FLATTERY BY ADDISON.

This audacity was also noticed by Addison, in the ‘Freeholder.’ ‘It is impossible,’ he wrote, ‘to reflect with patience on the Folly and Ingratitude of the Men who labour to disturb the King in the midst of his Royal Cares and to misrepresent his generous Endeavours for the Good of his People.’ Under a Stuart, the English people would be in helpless slavery. Under a king like George, there would be freedom—perhaps with some dissensions, but, ‘a disturbed Liberty,’ it had been well said, ‘is better than a quiet Servitude.’ Subsequently, he praised a healthy despotism, and remarked that under Augustus (the Whig poets called George ‘Augustus’), Rome was happier than when she was in possession of her ancient liberty! What a prince Augustus must be, seeing that when he left Hanover, ‘his whole people were in tears!’ All other monarchs sought his counsel and friendship. No man retired from his presence but with admiration of his wisdom and goodness. Addison professed, therefore, to be unable to account for the fact that his royal client should still suffer under the attacks of malicious tongues and more malicious pens.

ON THE SILVER THAMES.

There seemed nothing but enthusiasm on the part of the people, at all events, of the Whigs, when the Prince and Princess of Wales took the young princesses on the river. The royal barge thus pleasantly freighted, and quite unguarded, was a familiar object between London and Greenwich. The Thames was often the scene of more splendid spectacles than the above. On the 5th of June, the Duke of Newcastle was the giver of one ofthose gay and gorgeous entertainments. His Grace was early afloat in his new barge, pulled by a dozen rowers, in new liveries. He was soon joined by the Duke of Montague, the Earl of Carnarvon, and other members of ‘the quality,’ in similar state.
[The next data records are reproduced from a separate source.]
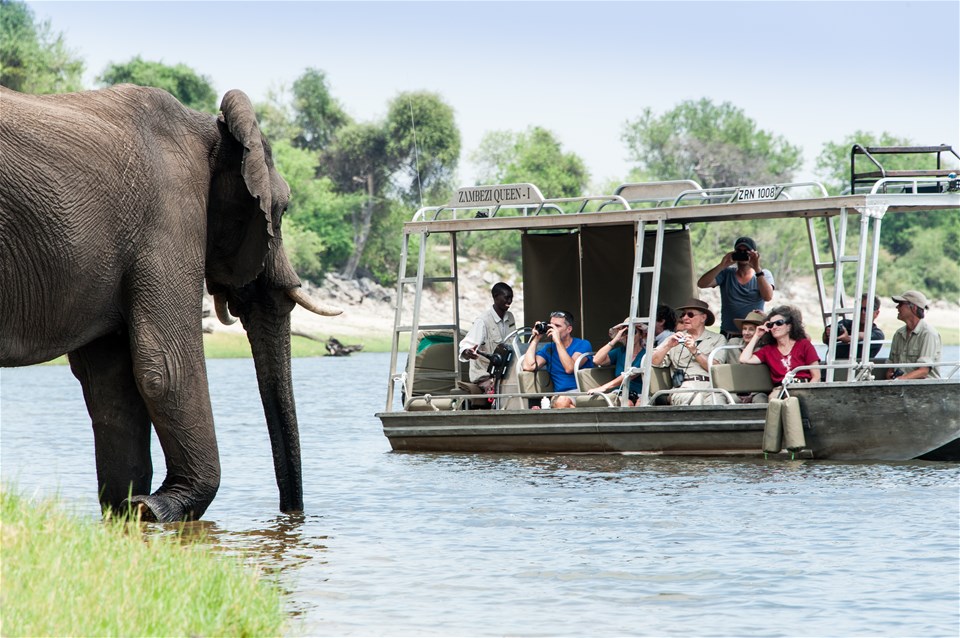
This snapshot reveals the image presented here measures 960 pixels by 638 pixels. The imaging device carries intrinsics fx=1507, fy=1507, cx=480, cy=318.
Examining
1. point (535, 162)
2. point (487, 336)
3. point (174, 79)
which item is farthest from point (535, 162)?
point (487, 336)

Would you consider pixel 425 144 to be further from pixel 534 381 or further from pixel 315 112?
pixel 534 381

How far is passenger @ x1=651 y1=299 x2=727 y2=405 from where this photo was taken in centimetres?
1461

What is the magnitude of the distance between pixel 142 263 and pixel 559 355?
7379 mm

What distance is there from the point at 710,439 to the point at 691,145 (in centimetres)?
7914

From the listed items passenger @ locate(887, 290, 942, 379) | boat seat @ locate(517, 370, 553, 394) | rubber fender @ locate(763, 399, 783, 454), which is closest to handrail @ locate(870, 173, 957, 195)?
passenger @ locate(887, 290, 942, 379)

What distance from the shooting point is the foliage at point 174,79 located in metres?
69.8

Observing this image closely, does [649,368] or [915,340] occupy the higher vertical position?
[915,340]

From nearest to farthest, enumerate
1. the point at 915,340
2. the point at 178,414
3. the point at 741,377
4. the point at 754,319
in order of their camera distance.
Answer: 1. the point at 178,414
2. the point at 741,377
3. the point at 754,319
4. the point at 915,340

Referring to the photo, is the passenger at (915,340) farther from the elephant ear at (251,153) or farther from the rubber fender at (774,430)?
the elephant ear at (251,153)

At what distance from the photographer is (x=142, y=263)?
27.9 ft

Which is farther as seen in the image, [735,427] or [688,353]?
[688,353]

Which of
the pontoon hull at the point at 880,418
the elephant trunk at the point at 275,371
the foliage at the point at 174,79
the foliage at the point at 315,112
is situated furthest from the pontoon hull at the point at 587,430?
the foliage at the point at 315,112

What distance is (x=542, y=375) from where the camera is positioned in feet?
51.1

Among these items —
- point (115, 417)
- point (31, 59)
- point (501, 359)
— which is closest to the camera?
point (115, 417)
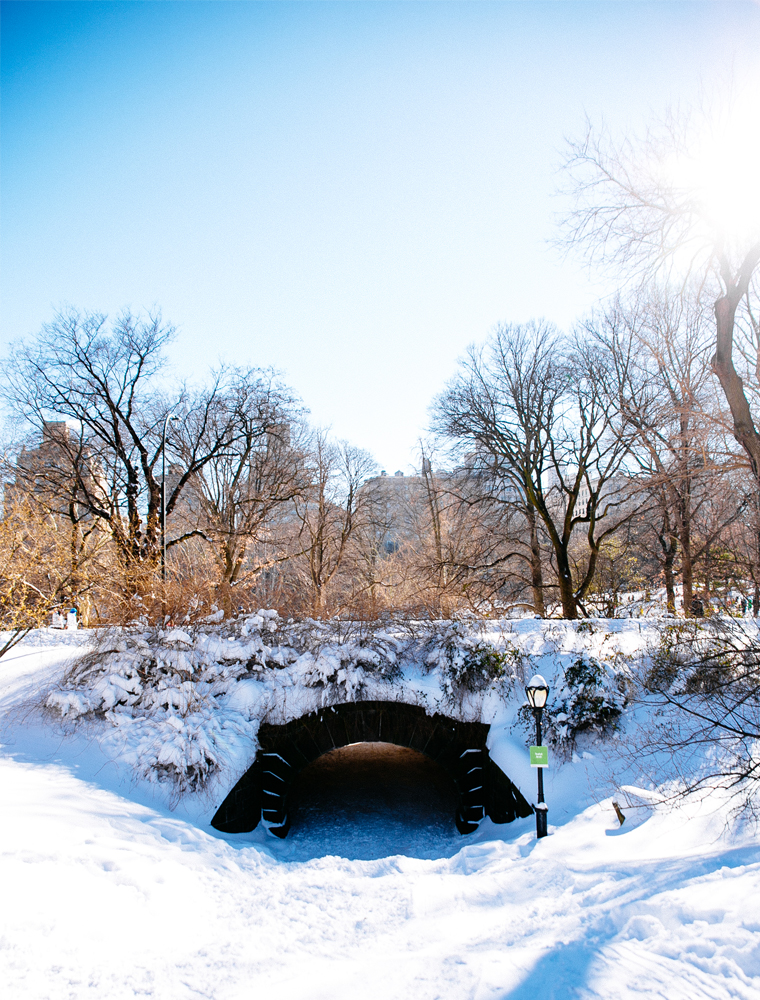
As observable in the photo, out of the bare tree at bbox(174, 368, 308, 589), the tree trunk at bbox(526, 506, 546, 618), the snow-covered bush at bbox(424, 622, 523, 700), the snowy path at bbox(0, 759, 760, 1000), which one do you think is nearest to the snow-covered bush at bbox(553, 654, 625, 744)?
the snow-covered bush at bbox(424, 622, 523, 700)

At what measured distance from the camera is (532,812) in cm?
954

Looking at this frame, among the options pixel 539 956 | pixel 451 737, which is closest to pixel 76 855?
pixel 539 956

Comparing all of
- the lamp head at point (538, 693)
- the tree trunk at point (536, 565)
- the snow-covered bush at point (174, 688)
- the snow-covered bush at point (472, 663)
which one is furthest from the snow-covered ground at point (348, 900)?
the tree trunk at point (536, 565)

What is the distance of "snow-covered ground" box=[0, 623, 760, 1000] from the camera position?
3.99 m

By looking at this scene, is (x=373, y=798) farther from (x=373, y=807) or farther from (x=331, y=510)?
(x=331, y=510)

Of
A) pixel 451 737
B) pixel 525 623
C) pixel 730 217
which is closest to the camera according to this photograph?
pixel 730 217

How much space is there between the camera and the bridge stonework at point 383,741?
32.3 ft

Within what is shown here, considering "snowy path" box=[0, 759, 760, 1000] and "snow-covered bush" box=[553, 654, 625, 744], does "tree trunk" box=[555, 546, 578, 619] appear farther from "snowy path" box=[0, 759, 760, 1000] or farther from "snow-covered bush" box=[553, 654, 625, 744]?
"snowy path" box=[0, 759, 760, 1000]

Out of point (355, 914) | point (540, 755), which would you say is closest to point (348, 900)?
point (355, 914)

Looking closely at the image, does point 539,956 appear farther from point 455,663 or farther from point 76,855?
point 455,663

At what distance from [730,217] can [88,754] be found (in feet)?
42.2

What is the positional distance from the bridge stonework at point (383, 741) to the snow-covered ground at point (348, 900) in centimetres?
43

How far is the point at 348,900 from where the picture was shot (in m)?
6.73

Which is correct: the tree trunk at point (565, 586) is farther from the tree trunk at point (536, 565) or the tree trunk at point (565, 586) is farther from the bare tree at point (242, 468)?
the bare tree at point (242, 468)
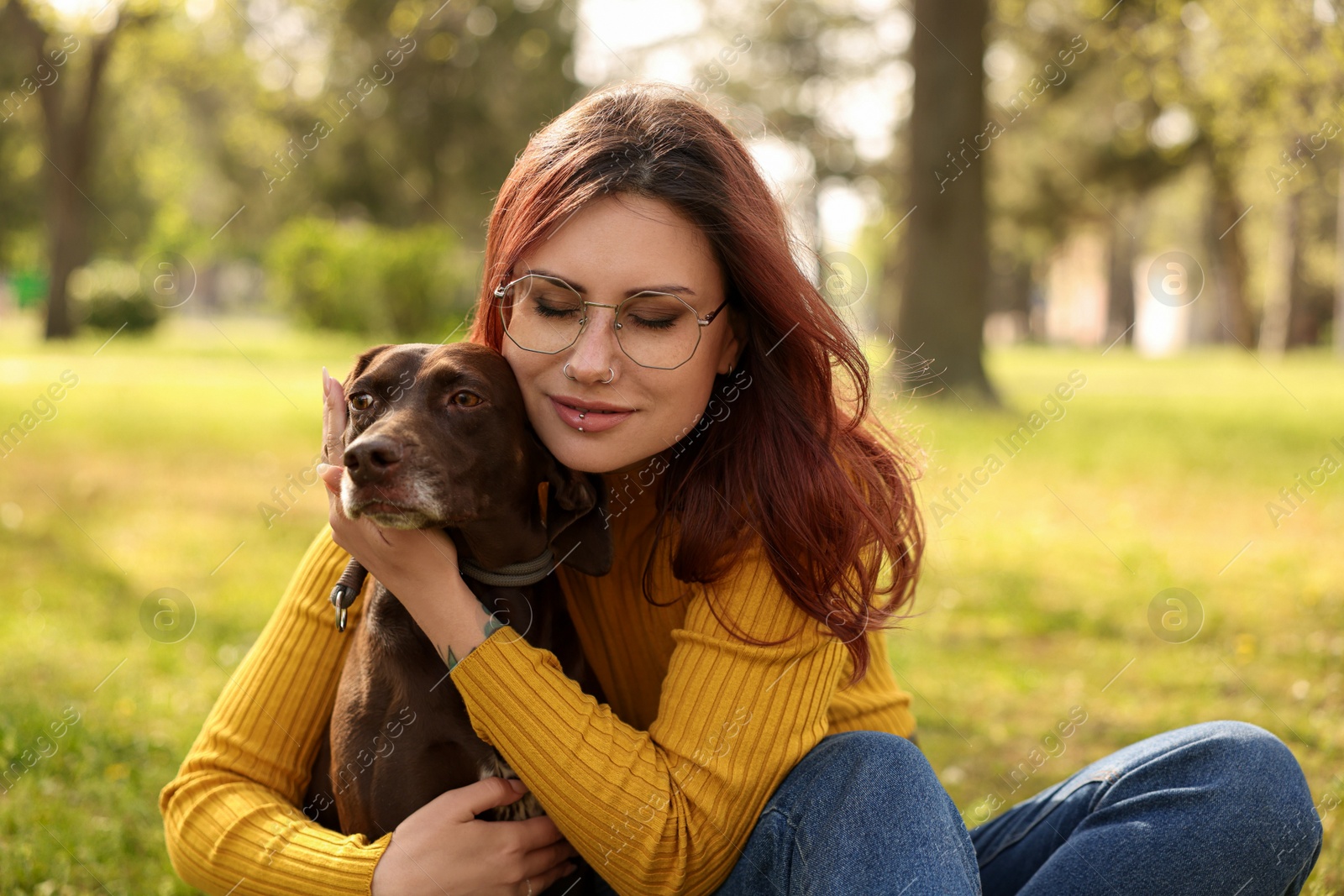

Last of all came the Prince and Princess in royal barges, scarlet and gold, flags flying, trumpets proclaiming, while cannon and human throats on the shores roared their rough welcome. As the royal barges glided into the space left for them within a half-circle of other brilliant galleys, the Haymarket orchestra, especially engaged, gave to the royal guests a most harmonious welcome. In the simpler record of this aquatic festival we are told that ‘There was a very fine cold Treat consisting of above eighty Dishes, the three principal Barges to be served in Place,’ whatever that may mean. When twilight descended upon the scene, the guests, landing, accompanied the Duke of Newcastle to his house at the north-west corner of Lincoln’s Inn Fields, where a magnificent ball and a sumptuous supper detained them till long after the dawning of another day.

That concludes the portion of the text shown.